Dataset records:
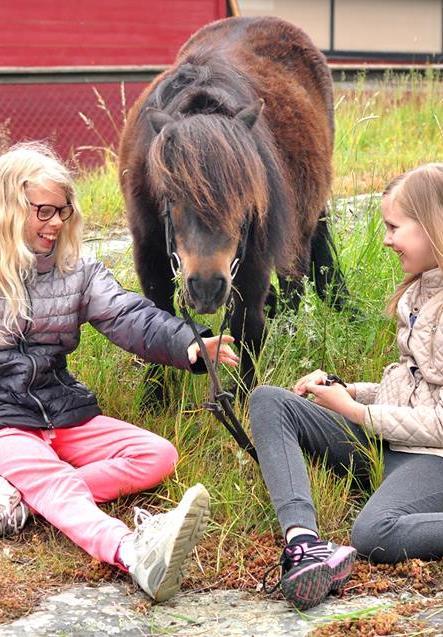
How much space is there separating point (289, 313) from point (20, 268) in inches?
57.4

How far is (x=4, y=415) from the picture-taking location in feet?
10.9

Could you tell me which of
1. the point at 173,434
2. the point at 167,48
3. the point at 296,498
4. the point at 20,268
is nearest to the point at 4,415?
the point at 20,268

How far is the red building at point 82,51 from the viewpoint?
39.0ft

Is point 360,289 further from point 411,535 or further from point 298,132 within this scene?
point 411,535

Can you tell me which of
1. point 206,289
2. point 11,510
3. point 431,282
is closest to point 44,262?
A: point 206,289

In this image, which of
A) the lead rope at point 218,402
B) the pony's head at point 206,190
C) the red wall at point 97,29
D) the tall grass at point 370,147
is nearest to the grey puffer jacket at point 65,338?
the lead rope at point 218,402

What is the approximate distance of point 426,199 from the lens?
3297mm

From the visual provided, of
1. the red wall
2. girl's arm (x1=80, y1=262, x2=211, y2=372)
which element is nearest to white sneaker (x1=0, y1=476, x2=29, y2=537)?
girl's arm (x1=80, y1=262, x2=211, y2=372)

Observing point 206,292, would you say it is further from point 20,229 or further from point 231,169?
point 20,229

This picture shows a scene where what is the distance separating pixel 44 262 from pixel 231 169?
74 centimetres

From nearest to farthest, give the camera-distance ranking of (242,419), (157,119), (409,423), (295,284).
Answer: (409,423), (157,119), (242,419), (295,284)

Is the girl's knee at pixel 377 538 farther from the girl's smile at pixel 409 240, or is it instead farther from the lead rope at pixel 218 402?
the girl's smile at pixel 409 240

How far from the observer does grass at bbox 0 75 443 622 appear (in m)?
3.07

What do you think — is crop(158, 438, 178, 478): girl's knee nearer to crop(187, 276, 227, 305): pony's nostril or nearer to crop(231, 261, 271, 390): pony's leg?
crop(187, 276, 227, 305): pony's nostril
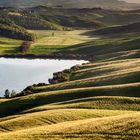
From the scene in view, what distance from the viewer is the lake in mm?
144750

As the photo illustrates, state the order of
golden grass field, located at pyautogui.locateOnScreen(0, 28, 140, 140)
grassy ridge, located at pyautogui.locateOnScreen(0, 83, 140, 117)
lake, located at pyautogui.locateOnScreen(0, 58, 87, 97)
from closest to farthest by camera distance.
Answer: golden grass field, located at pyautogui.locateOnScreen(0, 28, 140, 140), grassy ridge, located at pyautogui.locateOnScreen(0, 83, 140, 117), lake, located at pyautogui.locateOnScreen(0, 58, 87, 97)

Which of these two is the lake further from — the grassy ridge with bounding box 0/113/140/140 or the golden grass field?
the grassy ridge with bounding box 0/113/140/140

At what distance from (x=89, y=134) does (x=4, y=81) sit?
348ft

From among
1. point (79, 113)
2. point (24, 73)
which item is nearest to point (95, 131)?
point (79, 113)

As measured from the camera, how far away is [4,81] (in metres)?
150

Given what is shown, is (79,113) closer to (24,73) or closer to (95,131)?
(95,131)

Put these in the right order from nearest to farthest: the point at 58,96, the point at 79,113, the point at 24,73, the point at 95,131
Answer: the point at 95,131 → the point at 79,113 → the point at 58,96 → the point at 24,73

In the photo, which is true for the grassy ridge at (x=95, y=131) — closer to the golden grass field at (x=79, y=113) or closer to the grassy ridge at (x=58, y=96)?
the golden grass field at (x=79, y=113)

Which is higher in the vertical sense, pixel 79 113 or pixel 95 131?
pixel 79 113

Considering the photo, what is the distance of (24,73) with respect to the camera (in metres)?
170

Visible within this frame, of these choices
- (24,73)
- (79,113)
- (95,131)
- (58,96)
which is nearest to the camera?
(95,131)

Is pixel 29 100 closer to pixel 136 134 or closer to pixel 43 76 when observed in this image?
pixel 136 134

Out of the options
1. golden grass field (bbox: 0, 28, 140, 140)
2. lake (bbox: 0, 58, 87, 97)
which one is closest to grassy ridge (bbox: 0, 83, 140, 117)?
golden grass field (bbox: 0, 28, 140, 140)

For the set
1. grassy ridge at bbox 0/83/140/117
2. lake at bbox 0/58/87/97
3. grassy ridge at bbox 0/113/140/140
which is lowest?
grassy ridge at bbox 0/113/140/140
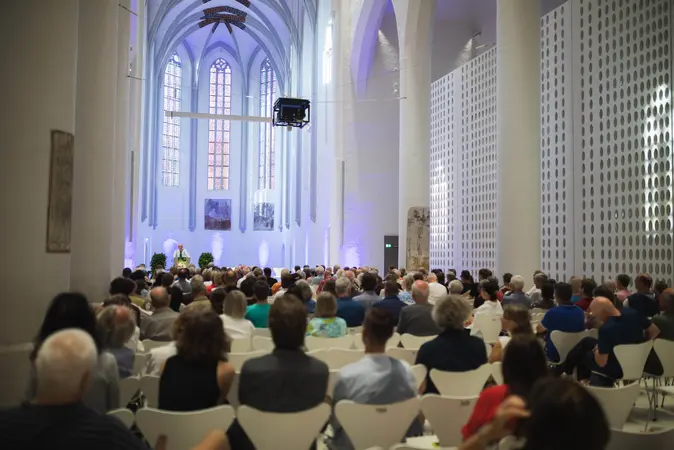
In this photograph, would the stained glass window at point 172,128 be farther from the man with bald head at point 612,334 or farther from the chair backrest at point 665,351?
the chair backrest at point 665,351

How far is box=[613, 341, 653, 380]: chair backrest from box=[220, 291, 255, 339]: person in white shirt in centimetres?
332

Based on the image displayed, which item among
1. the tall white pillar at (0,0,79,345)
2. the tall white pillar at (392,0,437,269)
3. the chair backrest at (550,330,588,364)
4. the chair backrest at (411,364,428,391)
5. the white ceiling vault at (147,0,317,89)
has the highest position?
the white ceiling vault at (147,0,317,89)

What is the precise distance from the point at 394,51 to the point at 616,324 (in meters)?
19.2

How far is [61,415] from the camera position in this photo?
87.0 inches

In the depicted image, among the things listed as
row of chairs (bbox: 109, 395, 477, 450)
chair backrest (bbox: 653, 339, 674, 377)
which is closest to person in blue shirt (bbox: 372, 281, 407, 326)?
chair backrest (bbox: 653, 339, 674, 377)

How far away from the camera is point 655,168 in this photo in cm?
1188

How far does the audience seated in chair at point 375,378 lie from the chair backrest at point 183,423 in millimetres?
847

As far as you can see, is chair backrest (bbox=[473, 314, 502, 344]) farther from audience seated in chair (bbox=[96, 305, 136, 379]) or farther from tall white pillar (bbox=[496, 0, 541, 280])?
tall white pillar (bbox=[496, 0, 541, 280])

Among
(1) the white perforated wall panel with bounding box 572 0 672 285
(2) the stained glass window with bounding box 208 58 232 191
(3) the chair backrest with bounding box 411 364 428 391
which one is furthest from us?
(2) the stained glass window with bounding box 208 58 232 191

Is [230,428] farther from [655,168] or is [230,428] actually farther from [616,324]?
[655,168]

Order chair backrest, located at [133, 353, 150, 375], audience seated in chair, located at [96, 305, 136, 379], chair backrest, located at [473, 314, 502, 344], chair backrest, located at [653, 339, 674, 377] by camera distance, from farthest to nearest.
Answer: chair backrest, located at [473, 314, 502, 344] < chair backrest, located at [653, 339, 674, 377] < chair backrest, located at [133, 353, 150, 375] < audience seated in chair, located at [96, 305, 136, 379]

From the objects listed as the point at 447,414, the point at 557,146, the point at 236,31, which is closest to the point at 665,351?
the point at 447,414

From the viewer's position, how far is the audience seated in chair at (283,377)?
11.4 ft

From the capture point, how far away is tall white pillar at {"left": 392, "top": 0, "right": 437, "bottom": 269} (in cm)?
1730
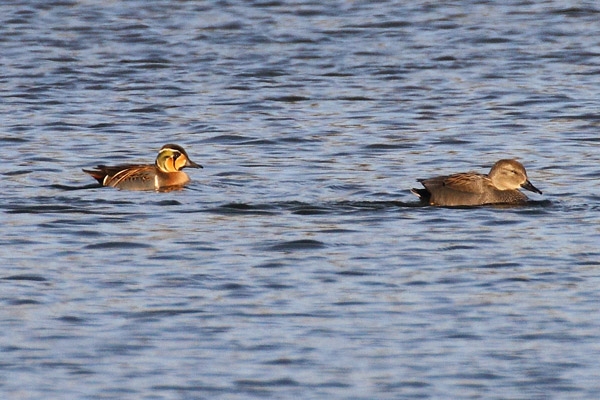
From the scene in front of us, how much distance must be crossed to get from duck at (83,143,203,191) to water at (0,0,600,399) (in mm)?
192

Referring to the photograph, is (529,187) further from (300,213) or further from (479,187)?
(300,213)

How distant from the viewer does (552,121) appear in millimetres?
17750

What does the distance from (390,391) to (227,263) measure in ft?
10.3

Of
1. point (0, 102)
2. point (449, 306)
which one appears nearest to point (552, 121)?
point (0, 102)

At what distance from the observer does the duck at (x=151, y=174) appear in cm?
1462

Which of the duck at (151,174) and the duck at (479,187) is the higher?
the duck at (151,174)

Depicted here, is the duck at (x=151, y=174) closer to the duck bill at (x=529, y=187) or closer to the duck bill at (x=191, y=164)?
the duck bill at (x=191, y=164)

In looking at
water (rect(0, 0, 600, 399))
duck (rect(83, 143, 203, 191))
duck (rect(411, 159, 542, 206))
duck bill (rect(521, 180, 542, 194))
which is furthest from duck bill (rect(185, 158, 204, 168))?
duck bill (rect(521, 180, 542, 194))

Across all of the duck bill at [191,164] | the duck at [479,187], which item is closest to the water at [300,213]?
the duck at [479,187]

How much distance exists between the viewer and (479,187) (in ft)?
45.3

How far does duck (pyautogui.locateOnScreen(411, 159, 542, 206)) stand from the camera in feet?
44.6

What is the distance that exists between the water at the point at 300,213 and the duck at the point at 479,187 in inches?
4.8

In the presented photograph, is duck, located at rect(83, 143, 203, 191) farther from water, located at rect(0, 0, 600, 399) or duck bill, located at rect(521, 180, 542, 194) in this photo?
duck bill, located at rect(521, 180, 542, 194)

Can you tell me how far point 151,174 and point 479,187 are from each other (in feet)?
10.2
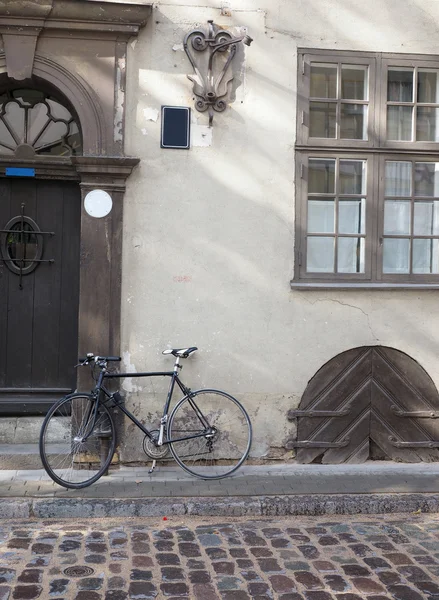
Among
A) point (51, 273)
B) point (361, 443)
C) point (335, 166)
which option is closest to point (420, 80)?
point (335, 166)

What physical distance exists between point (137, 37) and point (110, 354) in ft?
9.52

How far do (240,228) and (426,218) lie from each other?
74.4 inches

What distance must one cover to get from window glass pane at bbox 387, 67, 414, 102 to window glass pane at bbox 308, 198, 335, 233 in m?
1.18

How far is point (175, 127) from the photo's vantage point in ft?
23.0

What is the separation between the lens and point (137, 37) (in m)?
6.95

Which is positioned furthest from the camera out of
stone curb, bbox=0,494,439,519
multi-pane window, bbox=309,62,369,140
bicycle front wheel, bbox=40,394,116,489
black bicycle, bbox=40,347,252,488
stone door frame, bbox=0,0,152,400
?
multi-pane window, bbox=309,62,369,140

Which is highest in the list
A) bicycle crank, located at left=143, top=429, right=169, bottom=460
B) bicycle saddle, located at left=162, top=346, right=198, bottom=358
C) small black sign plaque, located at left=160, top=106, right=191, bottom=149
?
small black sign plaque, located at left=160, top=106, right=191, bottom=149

*AIM:* Reproduce the records verbatim, starting at the line containing "Out of the options" and ending with the line containing "87.0 inches", with both of those lines included. Omit the pictures from your reproduction.

*ANSWER TO THE TASK:*
Out of the options
1. golden grass field (bbox: 0, 28, 140, 140)
2. lake (bbox: 0, 58, 87, 97)
which one is closest to grassy ridge (bbox: 0, 83, 140, 117)?
golden grass field (bbox: 0, 28, 140, 140)

For the set
1. grassy ridge at bbox 0/83/140/117
2. lake at bbox 0/58/87/97
3. grassy ridge at bbox 0/113/140/140
which is lowest?
grassy ridge at bbox 0/113/140/140
In this photograph, would the stained glass window at point 172,128 be farther from the man with bald head at point 612,334 or farther from the chair backrest at point 665,351?
the chair backrest at point 665,351

How far is box=[613, 341, 653, 380]: chair backrest from box=[220, 291, 255, 339]: person in white shirt in centimetres?
332

Based on the image displayed, which item among
1. the tall white pillar at (0,0,79,345)
2. the tall white pillar at (392,0,437,269)
3. the chair backrest at (550,330,588,364)
4. the chair backrest at (411,364,428,391)
5. the white ceiling vault at (147,0,317,89)
has the highest position?
the white ceiling vault at (147,0,317,89)

What is the precise distance from the point at 394,51 to the point at 616,324 (in meters)?
19.2

How far is [61,415] from the camera position in this photo?
87.0 inches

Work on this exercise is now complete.